Short history of Baltimore
Founded in 1724, Baltimore is the largest city in Maryland and one of the largest seaports on the eastern seaboard of the United States. The city is named after Cecilius Calvert, Lord Baltimore, a member of the Irish House of Lords and founder of the colony of Maryland in 1634. Baltimore also played a large role in the American Revolution and the War of 1812, both of which were fought against Great Britain. In 1814, United States forces at Ft. McHenry in Baltimore successfully defended Baltimore City from a British naval attack. Witnessing the battle while aboard a British ship, Maryland lawyer, Francis Scott Key, wrote the poem ‘The Start Spangled Banner” after seeing the huge American flag flying the morning after the naval bombardment. The poem was put to music and became the national anthem in 1931. Baltimore also played a large role in the Civil War as the first shots of the Civil War were fired in Baltimore during a riot in 1861. For more about the history of Baltimore and historical sites to visit around the city, please visit here and Baltimore Heritage. From UMBC, Baltimore is best accessed by UMBC Transit’s Downtown Line.
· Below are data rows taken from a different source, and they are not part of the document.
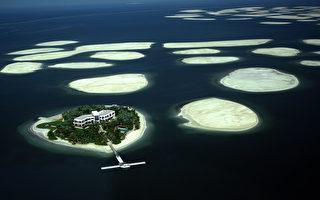 2009年12月21日,迪拜,阿联酋房地产开发商 Nakheel公司在迪拜沿海建造的世界岛的鸟瞰图。(AFP PHOTO/MARWAN NAAMANI)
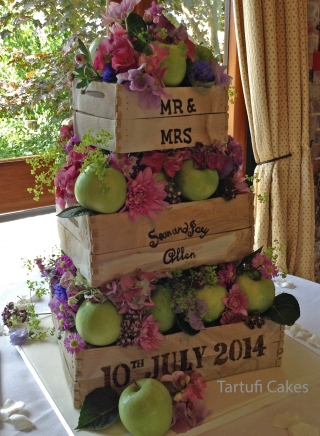 THE APPLE CRATE WEDDING CAKE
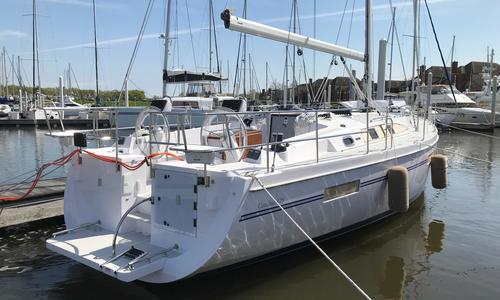 Image of Catalina 425 - 74 on order for sale in United States of America for $305,139 (£236,240) Kemah, TX, United States of America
Catonsville was historically a midway rest stop between Baltimore City and Ellicott City during the 1800s. In the late parts of the 19th century and early parts of the 20th century, Catonsville was established as a lovely place to retreat from Baltimore’s sweltering summer heat. Wealthy Baltimoreans began to build large Victorian and Colonial homes in the area as summer residences, many of which still remain today. Catonsville is also very popular for its community events and its famous 4th of July Parade. Many UMBC faculty, staff, and students reside in Catonsville. It can be best accessed by using UMBC Transit.
Arbutus is a town adjacent to UMBC. The MARC Train Penn Line (servicing Baltimore and Washington, D.C.) has a station in Arbutus. Arbutus contains a movie theater, a barber shops, several international restaurants, and a local farmer’s market on Thursdays from 2:30pm-6:30pm. Many UMBC students reside in Arbutus because of its walking proximity to UMBC and it can be accessed by both the UMBC Arbutus and Halethorpe shuttle lines.